– Ой, Петька, ну ты загнул… – Григорий задумчиво постучал пальцами по столешнице. – Рано или поздно палочки хватятся и…
– Пока что она для остальных не больше чем хлам. Подумаешь палка, которая явных аномальных свойств не имеет. А вообще вот думаю при помощи морфов копию её сделать и вернуть в отдел, а оригинальчик прикарманю.
– Мечтать не вредно. Ладно, дружище, спасибо что выслушал. Я обязательно докупаюсь до сути, надоело мне, когда меня за нос водят.

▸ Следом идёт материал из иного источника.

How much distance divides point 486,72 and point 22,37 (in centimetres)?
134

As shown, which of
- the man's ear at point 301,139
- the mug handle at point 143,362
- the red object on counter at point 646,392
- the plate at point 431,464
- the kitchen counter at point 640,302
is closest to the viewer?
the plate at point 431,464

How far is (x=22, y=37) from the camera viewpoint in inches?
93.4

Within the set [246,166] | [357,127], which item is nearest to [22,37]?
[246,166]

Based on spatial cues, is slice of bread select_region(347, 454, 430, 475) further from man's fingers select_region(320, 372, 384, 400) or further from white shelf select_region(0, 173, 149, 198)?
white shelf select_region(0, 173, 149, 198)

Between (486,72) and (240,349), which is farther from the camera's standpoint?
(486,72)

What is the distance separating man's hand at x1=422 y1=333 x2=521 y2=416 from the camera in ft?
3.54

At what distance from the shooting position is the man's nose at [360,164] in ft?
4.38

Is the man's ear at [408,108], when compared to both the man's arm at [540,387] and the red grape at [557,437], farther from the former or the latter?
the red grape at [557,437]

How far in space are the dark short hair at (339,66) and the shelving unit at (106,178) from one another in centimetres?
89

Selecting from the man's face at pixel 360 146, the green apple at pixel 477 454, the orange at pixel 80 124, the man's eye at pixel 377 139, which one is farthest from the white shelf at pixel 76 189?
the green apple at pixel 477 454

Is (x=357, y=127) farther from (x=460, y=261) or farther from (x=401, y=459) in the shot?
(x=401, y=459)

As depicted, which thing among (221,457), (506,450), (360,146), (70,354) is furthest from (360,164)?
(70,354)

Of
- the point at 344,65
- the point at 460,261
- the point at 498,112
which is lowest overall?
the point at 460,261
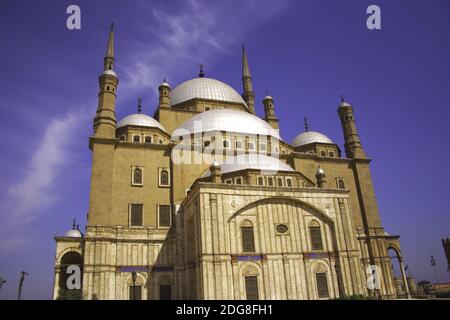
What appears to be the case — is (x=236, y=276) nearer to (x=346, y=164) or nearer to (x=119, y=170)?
(x=119, y=170)

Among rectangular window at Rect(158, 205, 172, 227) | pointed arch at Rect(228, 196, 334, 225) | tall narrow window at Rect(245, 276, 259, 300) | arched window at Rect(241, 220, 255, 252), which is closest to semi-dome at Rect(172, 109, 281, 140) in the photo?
rectangular window at Rect(158, 205, 172, 227)

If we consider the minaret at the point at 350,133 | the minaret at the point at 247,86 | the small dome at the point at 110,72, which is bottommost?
the minaret at the point at 350,133

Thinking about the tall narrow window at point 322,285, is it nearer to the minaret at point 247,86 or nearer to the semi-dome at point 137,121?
the semi-dome at point 137,121

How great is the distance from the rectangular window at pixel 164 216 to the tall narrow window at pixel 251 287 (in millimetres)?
8061

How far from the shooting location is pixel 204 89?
41.7 meters

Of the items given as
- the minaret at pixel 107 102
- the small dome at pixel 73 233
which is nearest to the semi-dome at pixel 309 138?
the minaret at pixel 107 102

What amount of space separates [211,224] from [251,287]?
4.84m

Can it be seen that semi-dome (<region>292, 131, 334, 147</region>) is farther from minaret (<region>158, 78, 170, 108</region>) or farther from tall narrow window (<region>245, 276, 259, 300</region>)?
tall narrow window (<region>245, 276, 259, 300</region>)

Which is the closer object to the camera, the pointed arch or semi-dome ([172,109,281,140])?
the pointed arch

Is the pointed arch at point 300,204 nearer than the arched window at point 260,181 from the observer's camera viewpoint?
Yes

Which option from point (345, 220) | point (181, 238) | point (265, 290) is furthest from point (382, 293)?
point (181, 238)

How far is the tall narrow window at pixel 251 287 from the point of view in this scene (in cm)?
2233

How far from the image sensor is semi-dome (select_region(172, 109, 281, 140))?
109 feet

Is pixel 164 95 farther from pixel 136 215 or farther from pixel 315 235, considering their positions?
pixel 315 235
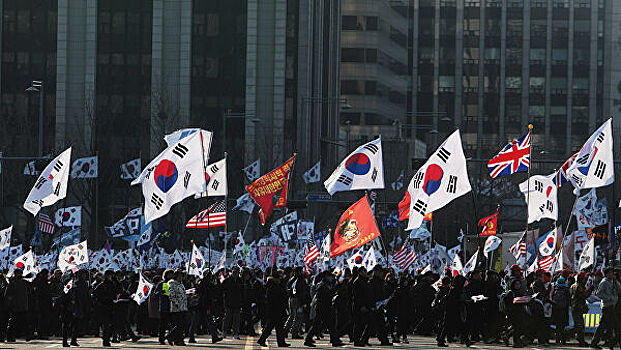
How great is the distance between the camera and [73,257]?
94.8 ft

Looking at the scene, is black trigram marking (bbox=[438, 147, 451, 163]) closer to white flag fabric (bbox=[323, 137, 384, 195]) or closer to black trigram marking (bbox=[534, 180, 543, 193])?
white flag fabric (bbox=[323, 137, 384, 195])

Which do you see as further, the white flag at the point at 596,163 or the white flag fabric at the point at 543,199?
the white flag fabric at the point at 543,199

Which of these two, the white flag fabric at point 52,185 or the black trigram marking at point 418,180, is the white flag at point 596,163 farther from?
the white flag fabric at point 52,185

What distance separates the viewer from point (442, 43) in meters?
143

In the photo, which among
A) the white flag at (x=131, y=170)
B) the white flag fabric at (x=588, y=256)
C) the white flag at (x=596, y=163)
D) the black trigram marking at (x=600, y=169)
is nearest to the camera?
the white flag at (x=596, y=163)

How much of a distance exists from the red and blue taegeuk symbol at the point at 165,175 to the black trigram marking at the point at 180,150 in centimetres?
29

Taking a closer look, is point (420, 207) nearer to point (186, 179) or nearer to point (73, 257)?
point (186, 179)

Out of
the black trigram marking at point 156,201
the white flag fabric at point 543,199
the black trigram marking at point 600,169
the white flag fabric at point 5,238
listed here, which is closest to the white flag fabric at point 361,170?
the black trigram marking at point 600,169

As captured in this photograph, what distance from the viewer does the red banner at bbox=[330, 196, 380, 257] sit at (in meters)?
27.7

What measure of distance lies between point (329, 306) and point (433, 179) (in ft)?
12.4

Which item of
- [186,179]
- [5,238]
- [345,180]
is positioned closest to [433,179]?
[345,180]

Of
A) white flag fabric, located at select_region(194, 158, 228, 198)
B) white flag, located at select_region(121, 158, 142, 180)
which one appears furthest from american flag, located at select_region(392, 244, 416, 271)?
white flag, located at select_region(121, 158, 142, 180)

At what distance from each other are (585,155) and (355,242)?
6082 mm

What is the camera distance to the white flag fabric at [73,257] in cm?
2869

– Копай, гляди только могилу себе не выкопай. – Гриша резким движением отодвинул стул.
– Не боись, в случае чего у меня есть джокер в рукаве. Кто-то останется с носом, – прошептал он, – потому что я умею показывать фокусы.
*
– Нелегко тебе, дед, придется, говорили тебе, связывай свою историю с Гришкиной, а теперь он первым сделал шаг и твой Руслан должен с этим считаться. – Сказал всё тот же байкерского вида парень.
– Не учи дедушку кашлять, – Руслан Ярославович съел несколько кусочков тарани и промочив горло парой тройкой глотков сладковатого «Отца Мэппла», продолжил.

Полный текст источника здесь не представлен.